*** Opening of Selected text ***

The USING TTL clause lets you automate the deletion of temporal data from the database at a set interval. TTL records are evaluated and deleted by a parallel process within the database. As a result, records are deleted shortly after the specified time to live arrives, rather than at the exact time specified. But the deletion of records is handled as a proper database transaction, guaranteeing consistency with any user-invoked transactions.
One consequence of automating the expiration of database records, is that the evaluation and deletion of records can impact database performance.
- There must be a usable index on the TTL column for the table. VoltDB uses that index to optimize the evaluation of the TTL values. If not, the USING TTL clause is accepted, but no automated deletion will occur at runtime until a usable index is defined.
- The CREATE TABLE... USING TTL statement is not rejected if the index is missing. This way you can define the index in a subsequent DDL statement. However, a warning message is issued if the USING TTL clause has no supporting index available. A similar warning is issued if you delete the last usable index.

*** Close of Selected text ***
*** Opening of Given data ***

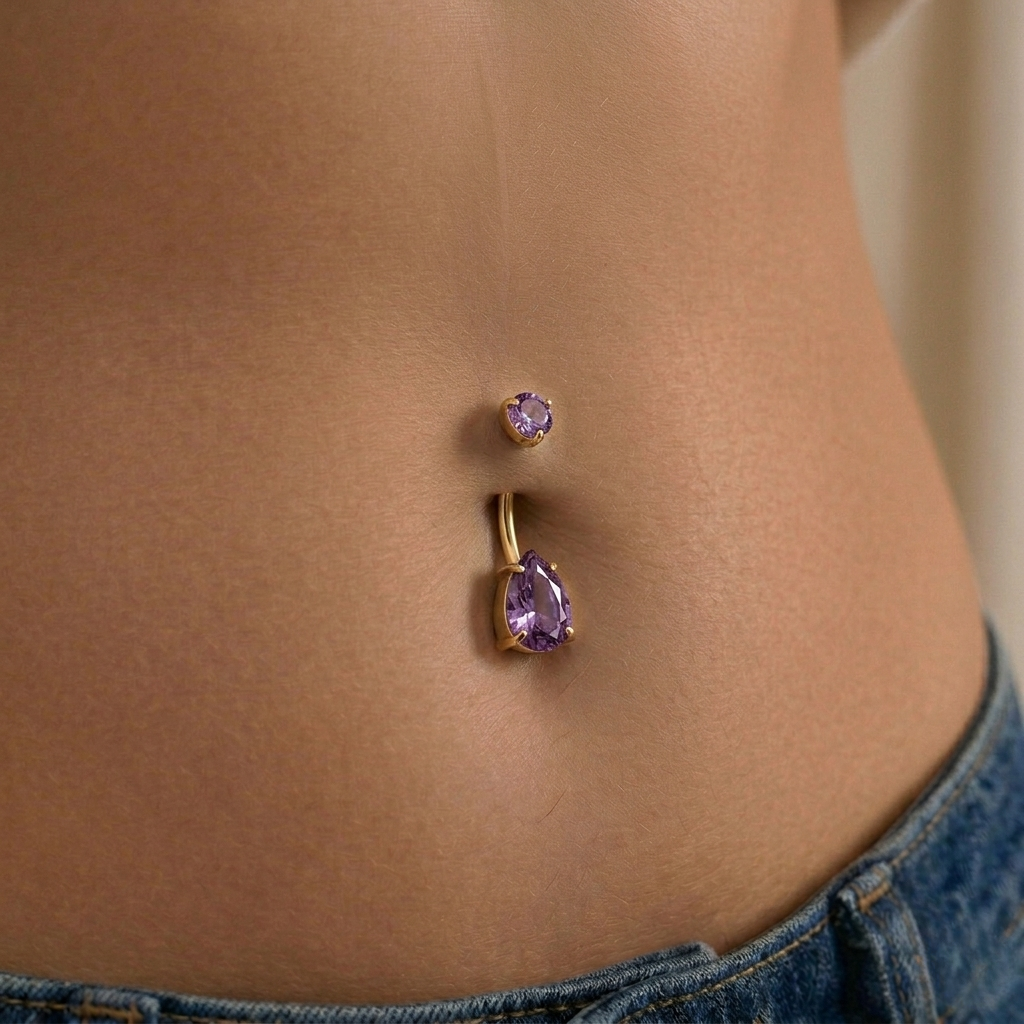 G23 Titanium Internally Threaded Gem Belly Button Ring | Navel Barbell Jewellery | 1 Piece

*** Close of Given data ***

◆ Task
Retype the passage on the USING TTL clause word for word, starting at "- The CREATE" and ending at "last usable index.". Work only from the passage on the USING TTL clause.

◆ Output for this task
- The CREATE TABLE... USING TTL statement is not rejected if the index is missing. This way you can define the index in a subsequent DDL statement. However, a warning message is issued if the USING TTL clause has no supporting index available. A similar warning is issued if you delete the last usable index.